GENE EXPRESSION IN ESCHERICHIA COLI DURING PROLONGED-INCUBATION

Abstract

Environments, where growth is limited by the availability of nutrients are common, for example, soil, water, or even host environments such as macrophages, can lack essential nutrients to support growth. As such, many bacteria spend most of their time in states of little or no growth due to starvation. The starved and growth attenuated state is now widely considered as an important physiological condition in bacterial pathogenesis and survival. Experiments studying stationary phase and adaptation mechanisms to non-optimal conditions lead to the discovery of RpoS as a growth phase-dependent sigma factor. Though RpoS controls many genes in the early stationary phase, it is not known whether RpoS is necessary for prolonged slow growth or not. In a previous study to identify genes controlled by RpoS, we found that a large fraction of the E. coli genome continues to increase in expression during prolonged starvation that does not require RpoS. This suggests that other growth-phase-dependent regulatory mechanism, in addition, to RpoS, may control prolonged stationary phase gene expression.

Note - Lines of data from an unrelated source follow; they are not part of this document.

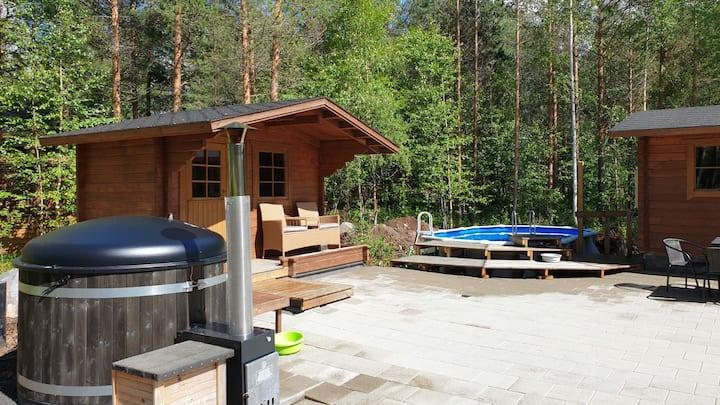 Lucky Kalajärvi 30 minuuttia Seinäjoelta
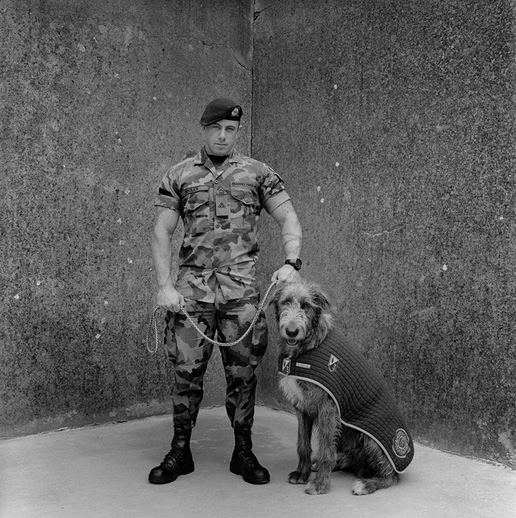Amelia Stein: 'Mascot and Handler', Private James Dooley & Irish Wolfhound Fionn, 2016  | Amelia Stein: The Bloods | Friday 7 August  – Sunday 11 October 2020 | Butler Gallery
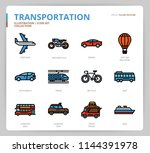 transportation icon set | Shutterstock .eps vector #1144391978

In this study, we examined the abundance of transcripts to identify and characterize the genes that are preferentially expressed during prolonged-incubation phase. RpoS independent genes that are expressed in higher abundance during prolonged-incubation include iron acquisition genes, enterobactin biosynthesis, arginine degradation, and 2-methycitrate pathways enzyme coding-genes. Putative fimbriae genes associated with adhesion to biotic and abiotic surfaces are expressed as RpoS-dependent genes. Furthermore, several biofilm formation genes are expressed in planktonic cultures. Altogether, other regulators, in addition to RpoS, regulate the gene expression during the prolonged-incubation phase and the genes are likely to be important for survival during the prolonged-incubation phase.